Evaluation Model for MariaDB Xpand

Overview

This section describes how a query is evaluated in the database. In Xpand we slice the data across nodes and the query is sent to the data. This is one of the fundamental principles of the database that allows it to scale almost linearly as more nodes are added.

For concepts about how the data is distributed, please refer to "Data Distribution with MariaDB Xpand" as this page will assume an understanding of those concepts. The primary concepts to remember are that tables and indices are split across nodes, and that each of them has its own distribution that allows us to know, given the lead column(s), precisely where the data lives.

Discussion

Let's go over the concepts that are involved in distributed evaluation and parallel processing of Queries.

Query Lifetime

User queries are distributed across nodes in Xpand.
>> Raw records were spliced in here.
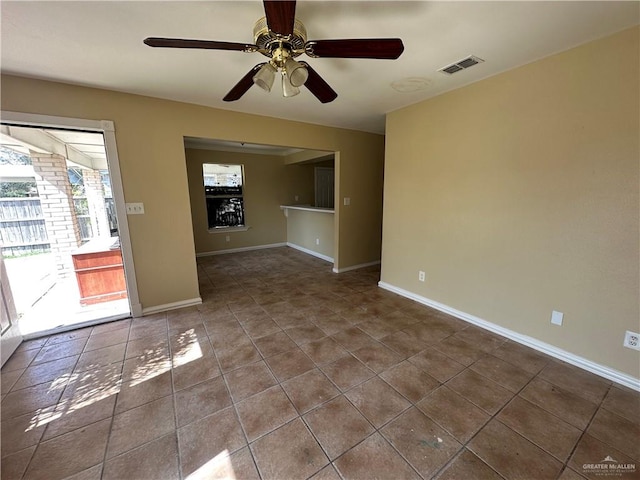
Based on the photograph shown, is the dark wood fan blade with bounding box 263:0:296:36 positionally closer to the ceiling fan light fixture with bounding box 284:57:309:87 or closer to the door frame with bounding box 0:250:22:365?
the ceiling fan light fixture with bounding box 284:57:309:87

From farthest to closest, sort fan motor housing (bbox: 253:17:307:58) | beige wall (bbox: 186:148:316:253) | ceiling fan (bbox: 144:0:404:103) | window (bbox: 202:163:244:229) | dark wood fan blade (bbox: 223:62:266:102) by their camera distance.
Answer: window (bbox: 202:163:244:229), beige wall (bbox: 186:148:316:253), dark wood fan blade (bbox: 223:62:266:102), fan motor housing (bbox: 253:17:307:58), ceiling fan (bbox: 144:0:404:103)

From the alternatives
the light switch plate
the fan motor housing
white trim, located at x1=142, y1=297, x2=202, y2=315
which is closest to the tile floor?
white trim, located at x1=142, y1=297, x2=202, y2=315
Here is how a query is processed:

  1. The query is associated with a session on the node where it arrives, and that node orchestrates the concurrency control for it.

  2. After parsing, the query goes through the query optimizer and planner where an optimal plan is chosen for it based on the statistics.

  3. The plan is then compiled by the compiler, which breaks it into smaller query fragments and runs code optimizations.

  4. The compiled query fragments are then run in a distributed way across nodes, and the results are returned to the node where the query started and back to the user.

Using Pipeline and Concurrent Parallelism

Xpand uses both concurrent parallelism and pipeline parallelism for massively parallel computation of your queries. Simpler queries like point selects and inserts usually only use a single core on a node for its evaluation. As more nodes are added, more cores and memory are available, allowing Xpand to handle more simple queries concurrently.

More complex analytic queries, such as those involving joins and aggregates, take advantage of both pipeline and concurrent parallelism, using cores from multiple nodes and multiple cores on a single node to evaluate queries fast. Take a look at the following examples how queries scale to better understand the parallelism.

Concurrent parallelism is between slices, each of which may be on one or more nodes.

Pipeline parallelism occurs among rows in a single query. Each row in an analytic query might involve three hops for a two-way join. The latency added to one row is the latency of three hops, so set-up time is negligible. The other possible limit is bandwidth. As previously mentioned, Xpand has independent distribution for each table and index, so we only forward rows to the correct nodes.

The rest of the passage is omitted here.